Cue the jubilation, listen to a verse of the national anthem, and then give it five minutes before someone starts complaining that we haven't won more.
The Olympic Games have been going less than a week and already people have been muttering about a lack of world-crushing sports prowess from a nation which spends most of its time sitting down.
A gymnast fell off the bar, a judologist was disqualified, some swimmers did worse than others and a cyclist was cruelly beaten by foreigners who were unexpectedly competitive.
Then someone lost her specs and a princess' horse kicked a bar and before you know it people are walking around saying £24billion is a lot to spend on mucking around with the TV schedules.
Well, yes it is. It would be a lot to spend on 50 new hospitals and an aircraft carrier, but someone decided to spend it and it's done now. Did anyone seriously expect when they wrote the cheques that as a result we'd win everything?
No. China was always going to win most, because totalitarian states put a lot of effort into making everyone forget the oppression by creating sports prodigies. They don't have rules saying they can't take physically suitable children and push them through bizarre training regimes for 15 years.
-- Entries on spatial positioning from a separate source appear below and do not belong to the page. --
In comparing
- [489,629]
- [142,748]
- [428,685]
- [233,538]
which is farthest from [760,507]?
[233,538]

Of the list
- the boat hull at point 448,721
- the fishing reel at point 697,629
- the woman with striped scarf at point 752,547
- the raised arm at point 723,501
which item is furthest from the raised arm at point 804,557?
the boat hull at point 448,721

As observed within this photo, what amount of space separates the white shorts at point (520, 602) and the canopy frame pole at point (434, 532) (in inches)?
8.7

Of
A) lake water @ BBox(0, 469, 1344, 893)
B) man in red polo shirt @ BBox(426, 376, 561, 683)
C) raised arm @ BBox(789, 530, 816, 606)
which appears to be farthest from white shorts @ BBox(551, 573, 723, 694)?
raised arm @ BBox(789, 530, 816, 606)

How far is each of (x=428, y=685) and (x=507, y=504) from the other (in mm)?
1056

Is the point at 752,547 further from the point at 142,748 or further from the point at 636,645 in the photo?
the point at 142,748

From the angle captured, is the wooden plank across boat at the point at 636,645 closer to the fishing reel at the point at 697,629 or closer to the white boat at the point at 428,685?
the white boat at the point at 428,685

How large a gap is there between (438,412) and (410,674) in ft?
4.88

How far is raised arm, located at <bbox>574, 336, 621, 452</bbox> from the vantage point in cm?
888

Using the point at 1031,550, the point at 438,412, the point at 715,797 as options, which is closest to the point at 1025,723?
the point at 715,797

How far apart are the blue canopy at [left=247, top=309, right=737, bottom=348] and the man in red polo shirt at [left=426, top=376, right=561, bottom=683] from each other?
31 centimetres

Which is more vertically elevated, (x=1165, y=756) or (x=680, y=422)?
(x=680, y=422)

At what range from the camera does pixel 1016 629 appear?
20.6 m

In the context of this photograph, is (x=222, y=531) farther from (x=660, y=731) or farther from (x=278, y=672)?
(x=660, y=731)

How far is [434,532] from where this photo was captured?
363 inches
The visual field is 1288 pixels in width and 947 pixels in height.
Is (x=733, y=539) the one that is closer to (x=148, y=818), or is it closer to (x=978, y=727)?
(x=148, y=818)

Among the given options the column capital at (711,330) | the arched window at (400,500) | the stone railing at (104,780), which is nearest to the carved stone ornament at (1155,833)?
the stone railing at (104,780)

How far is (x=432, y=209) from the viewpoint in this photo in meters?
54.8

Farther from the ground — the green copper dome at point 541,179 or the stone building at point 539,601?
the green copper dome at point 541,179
And after them would chase the Americans, the Russians, the Germans, while little old Britain was always going to do slightly-better-than-Eurovision-but-not-as-good-as-the-war.
That's fine. It's acceptable. It's what we would expect, if we thought about it calmly. We still have James Bond and a parachuting Queen.
As things stand we're not even at the halfway point yet and it's a little early to start complaining. We're taking the fortnight off from synchronised whingeing, remember?
Think about the things that have gone well. So far, no terror attacks, no stampedes, no doping. The Tubes and buses are largely doing what they should, the Prime Minister is probably going to get on with some work seeing as every time he turns up a Brit athlete flunks, and at time of writing we've been in the top three in the world for seven different things and top one in two of them.
Lots of other things we're good at have yet to start or reach the finals, and we all know that if they allowed cricket as an Olympic sport we'd thrash them. But at the same time we're the host, so that would just not be cricket.
(Translation of above sentence for foreigners can be found here.)
Do we invite people round for Christmas and then smash them at Monopoly? Do we meet pals to play a game of pool only if we can win and then do a lap of the pub? Do we insist on laurel wreaths and an interview with Sharron Davies after bombing in the community pool?
No, we do not. The British way is to let tailgating cyclists go in front with a cheery wave, to give polite rounds of applause and cheer the plucky underdog, to be the only people on the planet pointing out to the Americans that amazing Chinese swimmer has been declared clean by the doping authorities and unless that changes she ought to be given a hearty slap on the back just like Michael Phelps was.
Whatever happens in the rest of the Olympics and however many medals we gain of whatever colour, they will not be the best or worst bit about it. They're nice, but not worth getting aerated about.
That honour will be fought out between, variously: the empty seats, the unending waffle of the BBC, the predicted economic boom which has turned into a slump as spectators are steered away from shops, how warnings of traffic chaos made four million people leave the country, the fact Boris' station announcements were finally turned off after remaining Londoners swore at him twice a day, and that the army facing severe cutbacks saved our arses twice by providing security and half of our first gold medal.
But that is yet to come. For now, we must do just as we would at the cricket.
Which is to clap the other side when they do well, hurrah our side when they do better, and not expect too much.
China is wrong about lots of things, and one of them is that it's not the winning that matters.
No-one ever got anywhere by getting too excited.